Markdown Abstract Syntax Tree format


Keywords
ast, markdown, syntax-tree, unist
License
MIT
Install
npm install mdast@0.26.1

Documentation

MDAST

Markdown Abstract Syntax Tree.


⚠️

MDAST, the pluggable markdown parser, was recently separated from this project and given a new name: remark. See its documentation to read more about what changed and how to migrate »

MDAST discloses markdown as an abstract syntax tree. Abstract means not all information is stored in this tree and an exact replica of the original document cannot be re-created. Syntax Tree means syntax is present in the tree, thus an exact syntactic document can be re-created.

MDAST is a subset of unist, and implemented by remark.

This document describes version 2.0.0 of MDAST. Changelog ».

AST

Root

Root (Parent) houses all nodes.

interface Root <: Parent {
  type: "root";
}

Paragraph

Paragraph (Parent) represents a unit of discourse dealing with a particular point or idea.

interface Paragraph <: Parent {
  type: "paragraph";
}

For example, the following markdown:

Alpha bravo charlie.

Yields:

{
  "type": "paragraph",
  "children": [{
    "type": "text",
    "value": "Alpha bravo charlie."
  }]
}

Blockquote

Blockquote (Parent) represents a quote.

interface Blockquote <: Parent {
  type: "blockquote";
}

For example, the following markdown:

> Alpha bravo charlie.

Yields:

{
  "type": "blockquote",
  "children": [{
    "type": "paragraph",
    "children": [{
      "type": "text",
      "value": "Alpha bravo charlie."
    }]
  }]
}

Heading

Heading (Parent), just like with HTML, with a level greater than or equal to 1, lower than or equal to 6.

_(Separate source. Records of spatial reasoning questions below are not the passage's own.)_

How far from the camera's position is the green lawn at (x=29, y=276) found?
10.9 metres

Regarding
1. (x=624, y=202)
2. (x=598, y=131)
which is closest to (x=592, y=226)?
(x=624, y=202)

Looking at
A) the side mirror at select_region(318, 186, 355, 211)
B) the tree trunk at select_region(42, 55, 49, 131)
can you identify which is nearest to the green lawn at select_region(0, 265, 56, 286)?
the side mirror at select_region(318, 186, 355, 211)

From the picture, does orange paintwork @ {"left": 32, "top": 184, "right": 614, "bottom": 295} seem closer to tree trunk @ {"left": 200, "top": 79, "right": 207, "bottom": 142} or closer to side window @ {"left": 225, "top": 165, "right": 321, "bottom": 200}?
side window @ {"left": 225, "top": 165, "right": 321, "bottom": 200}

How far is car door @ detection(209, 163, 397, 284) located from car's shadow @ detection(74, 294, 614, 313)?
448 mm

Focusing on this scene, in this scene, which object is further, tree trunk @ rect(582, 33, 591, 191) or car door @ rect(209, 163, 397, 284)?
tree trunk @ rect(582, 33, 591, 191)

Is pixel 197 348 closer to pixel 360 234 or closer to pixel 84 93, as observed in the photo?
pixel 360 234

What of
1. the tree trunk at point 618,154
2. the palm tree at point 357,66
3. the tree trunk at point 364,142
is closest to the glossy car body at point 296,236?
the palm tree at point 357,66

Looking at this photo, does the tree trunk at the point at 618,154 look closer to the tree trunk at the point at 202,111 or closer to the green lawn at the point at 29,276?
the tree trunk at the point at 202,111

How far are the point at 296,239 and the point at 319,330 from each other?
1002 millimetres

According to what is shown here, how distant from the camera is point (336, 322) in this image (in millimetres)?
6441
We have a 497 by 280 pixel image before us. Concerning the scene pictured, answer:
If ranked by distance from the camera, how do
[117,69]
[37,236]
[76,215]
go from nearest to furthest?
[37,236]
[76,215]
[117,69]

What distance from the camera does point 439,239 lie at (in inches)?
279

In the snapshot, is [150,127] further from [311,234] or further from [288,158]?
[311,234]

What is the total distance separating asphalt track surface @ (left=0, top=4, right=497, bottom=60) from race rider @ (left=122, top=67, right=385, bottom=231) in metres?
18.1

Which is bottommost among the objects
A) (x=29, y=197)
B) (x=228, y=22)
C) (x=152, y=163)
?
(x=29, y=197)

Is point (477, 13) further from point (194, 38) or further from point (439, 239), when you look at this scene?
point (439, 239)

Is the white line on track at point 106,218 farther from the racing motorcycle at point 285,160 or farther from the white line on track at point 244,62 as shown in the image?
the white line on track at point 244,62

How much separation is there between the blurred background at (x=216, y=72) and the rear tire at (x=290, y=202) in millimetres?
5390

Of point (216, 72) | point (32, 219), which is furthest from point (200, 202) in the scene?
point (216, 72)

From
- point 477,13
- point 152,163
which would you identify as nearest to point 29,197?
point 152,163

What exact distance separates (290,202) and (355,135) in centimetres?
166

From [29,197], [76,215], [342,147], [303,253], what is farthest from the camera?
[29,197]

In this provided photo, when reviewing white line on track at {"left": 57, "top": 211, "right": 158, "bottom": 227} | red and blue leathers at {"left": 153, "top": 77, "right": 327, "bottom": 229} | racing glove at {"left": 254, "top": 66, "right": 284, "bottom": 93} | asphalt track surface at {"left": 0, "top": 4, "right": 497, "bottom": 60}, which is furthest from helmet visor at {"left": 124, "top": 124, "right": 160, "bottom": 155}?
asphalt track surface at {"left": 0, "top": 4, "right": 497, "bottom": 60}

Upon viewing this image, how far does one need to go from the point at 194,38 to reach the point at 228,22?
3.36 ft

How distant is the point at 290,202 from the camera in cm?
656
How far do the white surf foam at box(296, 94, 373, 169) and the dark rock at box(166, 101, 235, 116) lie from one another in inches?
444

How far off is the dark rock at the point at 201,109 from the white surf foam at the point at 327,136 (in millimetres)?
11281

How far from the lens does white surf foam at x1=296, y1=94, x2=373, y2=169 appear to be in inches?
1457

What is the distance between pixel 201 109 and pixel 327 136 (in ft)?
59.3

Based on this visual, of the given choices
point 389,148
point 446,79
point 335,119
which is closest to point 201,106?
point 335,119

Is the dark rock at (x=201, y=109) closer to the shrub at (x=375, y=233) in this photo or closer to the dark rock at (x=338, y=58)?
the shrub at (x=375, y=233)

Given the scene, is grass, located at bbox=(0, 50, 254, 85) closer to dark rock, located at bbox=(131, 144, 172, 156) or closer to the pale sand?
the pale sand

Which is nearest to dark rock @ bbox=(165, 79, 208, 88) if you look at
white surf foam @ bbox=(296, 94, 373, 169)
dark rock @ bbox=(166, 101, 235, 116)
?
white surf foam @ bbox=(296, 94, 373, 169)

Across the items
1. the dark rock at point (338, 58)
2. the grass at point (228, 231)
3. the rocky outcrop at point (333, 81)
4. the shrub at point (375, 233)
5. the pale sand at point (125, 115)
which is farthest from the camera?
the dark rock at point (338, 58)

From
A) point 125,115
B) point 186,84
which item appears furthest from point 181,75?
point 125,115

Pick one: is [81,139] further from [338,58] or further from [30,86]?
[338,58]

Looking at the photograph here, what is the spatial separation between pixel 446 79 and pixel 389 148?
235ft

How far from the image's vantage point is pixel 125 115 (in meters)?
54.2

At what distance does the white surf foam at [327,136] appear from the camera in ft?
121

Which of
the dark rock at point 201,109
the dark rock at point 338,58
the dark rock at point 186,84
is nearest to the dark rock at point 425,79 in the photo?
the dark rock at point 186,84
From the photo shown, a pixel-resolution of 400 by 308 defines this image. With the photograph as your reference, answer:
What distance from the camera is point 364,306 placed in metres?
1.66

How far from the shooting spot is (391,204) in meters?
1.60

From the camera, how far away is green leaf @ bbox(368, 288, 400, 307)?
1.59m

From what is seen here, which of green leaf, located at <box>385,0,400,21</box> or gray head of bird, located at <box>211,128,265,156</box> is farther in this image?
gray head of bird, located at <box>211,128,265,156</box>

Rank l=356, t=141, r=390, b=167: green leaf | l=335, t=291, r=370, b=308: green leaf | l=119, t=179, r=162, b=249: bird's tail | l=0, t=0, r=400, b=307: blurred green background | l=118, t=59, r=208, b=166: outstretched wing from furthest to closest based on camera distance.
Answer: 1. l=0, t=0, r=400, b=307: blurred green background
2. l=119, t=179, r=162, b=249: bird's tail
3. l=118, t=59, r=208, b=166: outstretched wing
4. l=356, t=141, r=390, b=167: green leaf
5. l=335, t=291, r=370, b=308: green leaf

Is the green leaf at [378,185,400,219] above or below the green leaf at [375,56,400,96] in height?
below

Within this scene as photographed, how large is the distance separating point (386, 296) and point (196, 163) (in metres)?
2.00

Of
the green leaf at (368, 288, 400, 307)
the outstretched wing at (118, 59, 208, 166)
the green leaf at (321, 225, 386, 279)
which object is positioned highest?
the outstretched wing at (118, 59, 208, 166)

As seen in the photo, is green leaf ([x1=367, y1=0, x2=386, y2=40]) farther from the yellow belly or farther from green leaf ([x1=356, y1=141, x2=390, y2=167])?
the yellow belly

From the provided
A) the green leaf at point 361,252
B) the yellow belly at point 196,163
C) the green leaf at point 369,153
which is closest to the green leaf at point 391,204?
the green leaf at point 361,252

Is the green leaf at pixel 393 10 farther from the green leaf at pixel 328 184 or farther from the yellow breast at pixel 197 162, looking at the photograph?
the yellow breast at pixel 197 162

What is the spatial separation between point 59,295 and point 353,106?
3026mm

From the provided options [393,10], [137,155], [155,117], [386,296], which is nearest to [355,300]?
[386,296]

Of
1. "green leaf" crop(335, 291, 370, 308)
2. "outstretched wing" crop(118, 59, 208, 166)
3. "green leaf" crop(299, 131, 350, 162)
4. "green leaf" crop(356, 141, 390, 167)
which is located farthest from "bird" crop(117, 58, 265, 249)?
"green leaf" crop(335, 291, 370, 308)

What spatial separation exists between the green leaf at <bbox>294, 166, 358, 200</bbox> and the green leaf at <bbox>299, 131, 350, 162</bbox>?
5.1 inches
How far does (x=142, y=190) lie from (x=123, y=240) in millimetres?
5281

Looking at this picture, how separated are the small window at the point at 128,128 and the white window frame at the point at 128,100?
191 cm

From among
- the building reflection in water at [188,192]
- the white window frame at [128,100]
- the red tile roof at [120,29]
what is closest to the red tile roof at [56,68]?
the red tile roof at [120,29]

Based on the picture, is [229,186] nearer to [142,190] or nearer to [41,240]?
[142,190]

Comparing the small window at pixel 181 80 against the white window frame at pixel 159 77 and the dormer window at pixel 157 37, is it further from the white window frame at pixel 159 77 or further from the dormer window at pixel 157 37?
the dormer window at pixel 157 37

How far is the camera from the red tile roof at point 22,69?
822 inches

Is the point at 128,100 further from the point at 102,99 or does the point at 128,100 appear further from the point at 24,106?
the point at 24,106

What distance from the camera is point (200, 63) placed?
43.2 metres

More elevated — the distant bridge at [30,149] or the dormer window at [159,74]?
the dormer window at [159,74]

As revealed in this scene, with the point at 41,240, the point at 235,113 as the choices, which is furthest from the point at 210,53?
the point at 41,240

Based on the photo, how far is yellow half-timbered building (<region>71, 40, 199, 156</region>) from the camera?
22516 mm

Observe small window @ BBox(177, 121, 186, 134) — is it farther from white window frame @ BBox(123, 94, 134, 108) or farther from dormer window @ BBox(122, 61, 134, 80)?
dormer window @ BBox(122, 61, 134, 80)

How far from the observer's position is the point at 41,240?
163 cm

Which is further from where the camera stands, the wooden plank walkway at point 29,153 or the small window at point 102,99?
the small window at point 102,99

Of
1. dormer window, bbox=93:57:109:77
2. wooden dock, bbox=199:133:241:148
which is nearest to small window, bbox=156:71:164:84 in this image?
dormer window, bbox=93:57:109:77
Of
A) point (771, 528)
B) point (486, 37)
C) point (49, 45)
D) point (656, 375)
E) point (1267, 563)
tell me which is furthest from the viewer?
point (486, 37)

interface Heading <: Parent {
  type: "heading";
  depth: 1 <= uint32 <= 6;
}

For example, the following markdown:

# Alpha

Yields:

{
  "type": "heading",
  "depth": 1,
  "children": [{
    "type": "text",
    "value": "Alpha"
  }]
}

Code

Code (Text) occurs at block level (see InlineCode for code spans). Code sports a language tag (when using GitHub Flavoured Markdown fences with a flag, null otherwise).

interface Code <: Text {
  type: "code";
  lang: string | null;
}

For example, the following markdown:

    foo()

Yields:

{
  "type": "code",
  "lang": null,
  "value": "foo()"
}

InlineCode

InlineCode (Text) occurs inline (see Code for blocks). Inline code does not sport a lang attribute.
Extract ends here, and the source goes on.